Mais positivons, cela me permet d’engranger une expérience TRAIL supplémentaire et même si j’ai souffert, cela reste déjà un beau souvenir.

 

A aucun moment, je n’ai eu la volonté d’abandonner, je savais que je voulais aller au bout … réellement aller au bout. « L’abandon n’était pas une option » comme disait mon ami Alexis au NIVOLET REVARD. Sauf blessure contraignante, mon mental est formaté et fixé sur la ligne d’arrivée, ce qui est déjà une bonne qualité.

 

Préparation et avant course :

J’ai eu la sensation d’être arrivé bien préparé mais un peu moins qu’au NIVOLET REVARD. La faute à cette entorse de début de préparation, à la chaleur de mes vacances guadeloupéennes et à la petite canicule fin Aout sur Paris qui m’ont empêché de faire beaucoup de courses et sorties longues. J’avais donc un petit déficit de longue distance … mais aussi à mon sens un petit manque de fractionné en lignes droites … même si mon fractionné en côtes a bien payé. Côté chaleur, je dois dire que la Guadeloupe et la canicule m’ont finalement bien aidé pour cette course !

 

Je suis arrivé la veille de la course à Saint Nabord. Le choix de mon petit hôtel des 3 Sapins était parfait (5 mn en voiture du stade mais seulement 300 mètres à vol d’oiseau derrière la voix ferrée). Chambre parfaite (la n°8 à l’étage côté voie ferrée), le tout pour 44 euros par nuit (2 nuits) et 6,50 euros le petit dej du samedi.

La veille de la course, arrivée en fin de matinée, prise de contact avec le village TRAIL de l’INFERNAL au stade des Perrey, après midi = bonne sieste de 2 heures. Sympa mais j’ai un peu le blouze de ma famille et de ma solitude. Pourtant je suis heureux d’être là quoique inquiet pour le climat du 10 septembre 2016, jour de la course. Le soir ; bon plat de pâtes (Pasta Party) sur le village TRAIL, dodo tôt comme d’hab. Bonne nuit, réveil matinal le 10/9 à 5 heures du matin (comme souvent ….). Je suis en phase et je me sens bien. Dans la salle du petit déj à 7h00, presque que des traileurs ! ils font le 110 km qui commence à 9 heures. Ceux du 60 ne sont pas encore levés ! Discussion avec un jeune type sympa qui a fait le GRP (Grand Trail des Pyrénées) le 80 km et qu’il a fini en pleurant de joie.

__Exercices__
(a) Recopiez mot pour mot le passage du récit de trail qui commence à « J’ai eu la sensation » et se termine à « pour cette course ! ».
(b) Reprenez le récit de la course de trail là où il s'arrête et poursuivez-le.

__Données fournies__
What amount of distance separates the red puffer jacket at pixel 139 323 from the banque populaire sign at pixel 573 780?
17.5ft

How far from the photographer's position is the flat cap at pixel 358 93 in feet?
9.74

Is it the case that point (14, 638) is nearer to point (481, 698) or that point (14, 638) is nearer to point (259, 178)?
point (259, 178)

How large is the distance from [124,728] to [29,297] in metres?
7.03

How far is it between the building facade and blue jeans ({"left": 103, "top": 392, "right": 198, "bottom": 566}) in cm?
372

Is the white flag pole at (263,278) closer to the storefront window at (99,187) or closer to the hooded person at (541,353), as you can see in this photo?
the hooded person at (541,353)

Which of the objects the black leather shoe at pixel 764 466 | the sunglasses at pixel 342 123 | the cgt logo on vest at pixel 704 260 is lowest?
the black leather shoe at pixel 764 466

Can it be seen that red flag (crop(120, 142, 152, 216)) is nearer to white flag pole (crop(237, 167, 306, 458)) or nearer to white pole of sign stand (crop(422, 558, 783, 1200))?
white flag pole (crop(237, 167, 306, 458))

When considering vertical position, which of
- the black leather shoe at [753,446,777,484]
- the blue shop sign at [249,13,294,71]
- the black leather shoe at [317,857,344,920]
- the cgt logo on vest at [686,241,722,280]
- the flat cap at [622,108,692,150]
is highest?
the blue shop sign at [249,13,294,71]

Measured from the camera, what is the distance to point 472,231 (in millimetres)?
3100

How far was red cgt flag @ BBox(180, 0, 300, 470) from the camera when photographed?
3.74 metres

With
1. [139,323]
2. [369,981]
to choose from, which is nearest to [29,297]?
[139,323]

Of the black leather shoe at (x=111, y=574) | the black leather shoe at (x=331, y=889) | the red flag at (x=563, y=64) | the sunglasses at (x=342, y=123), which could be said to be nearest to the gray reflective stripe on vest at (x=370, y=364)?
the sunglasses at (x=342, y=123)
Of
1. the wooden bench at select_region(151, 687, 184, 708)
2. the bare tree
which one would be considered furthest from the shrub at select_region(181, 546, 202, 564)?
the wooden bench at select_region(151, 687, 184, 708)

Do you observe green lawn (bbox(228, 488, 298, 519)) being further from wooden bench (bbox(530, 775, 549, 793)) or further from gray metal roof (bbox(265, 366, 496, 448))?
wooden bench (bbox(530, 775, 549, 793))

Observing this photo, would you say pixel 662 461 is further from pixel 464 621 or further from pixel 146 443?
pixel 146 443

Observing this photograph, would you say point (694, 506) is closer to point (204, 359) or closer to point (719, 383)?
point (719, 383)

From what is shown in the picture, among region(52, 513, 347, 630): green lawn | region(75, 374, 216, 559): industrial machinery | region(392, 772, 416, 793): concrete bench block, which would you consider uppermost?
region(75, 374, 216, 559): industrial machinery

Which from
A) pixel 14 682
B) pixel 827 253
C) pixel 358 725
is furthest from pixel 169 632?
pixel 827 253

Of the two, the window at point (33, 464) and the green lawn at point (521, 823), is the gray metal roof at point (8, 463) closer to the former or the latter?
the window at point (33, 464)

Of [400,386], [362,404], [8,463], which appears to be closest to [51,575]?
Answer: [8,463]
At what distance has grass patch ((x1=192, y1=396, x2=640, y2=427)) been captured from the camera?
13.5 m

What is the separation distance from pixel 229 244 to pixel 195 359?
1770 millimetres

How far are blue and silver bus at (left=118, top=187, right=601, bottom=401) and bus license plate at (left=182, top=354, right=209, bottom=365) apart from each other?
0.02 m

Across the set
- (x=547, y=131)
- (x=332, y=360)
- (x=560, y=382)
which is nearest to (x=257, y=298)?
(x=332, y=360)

__Réponses par tâche__
(a)
J’ai eu la sensation d’être arrivé bien préparé mais un peu moins qu’au NIVOLET REVARD. La faute à cette entorse de début de préparation, à la chaleur de mes vacances guadeloupéennes et à la petite canicule fin Aout sur Paris qui m’ont empêché de faire beaucoup de courses et sorties longues. J’avais donc un petit déficit de longue distance … mais aussi à mon sens un petit manque de fractionné en lignes droites … même si mon fractionné en côtes a bien payé. Côté chaleur, je dois dire que la Guadeloupe et la canicule m’ont finalement bien aidé pour cette course !

(b)
 

L’attente du départ est un peu longue à mon goût mais j’ai ainsi le temps de préparer au millimètre mon matériel et ma tenue. En fait depuis une semaine, je suis en avance sur tout … ce qui montre mon degré de motivation et mon investissement personnel pour cette compétition.

J’opte pour la tenue hyper légère et suis donc ainsi les conseils de mon coach livresque (un magasine de TRAIL) qui disait dans un article que les meilleurs finishers de l’UTMB 2015 (très chaud) avaient performé grâce à des vêtement amples (sans contention) non collés près du corps.

Bien m’en a pris. J’ai laissé à la maison mes chaussettes montantes de contention. J’ai pris mon short léger de course d’athlétisme (il ne pensait pas vivre pareil expérience celui là !) et mon tee shirt technique RAIDLIGHT du Nivolet parfait pour la course longue et encore plus pour la chaleur vu sa légèreté et sa texture.

 

Le matin de la course, je suis moins bien mentalement qu’avant le NIVOLET mais ça va.

 Les coureurs du 200 km sont partis dés le vendredi 9 septembre au matin vers 4 heures … les derniers arriveront au plus tard Dimanche vers 17h !!! inhumain, fou … je lirai plus tard que le premier a fini en environ 31h  (beaucoup d’abandons).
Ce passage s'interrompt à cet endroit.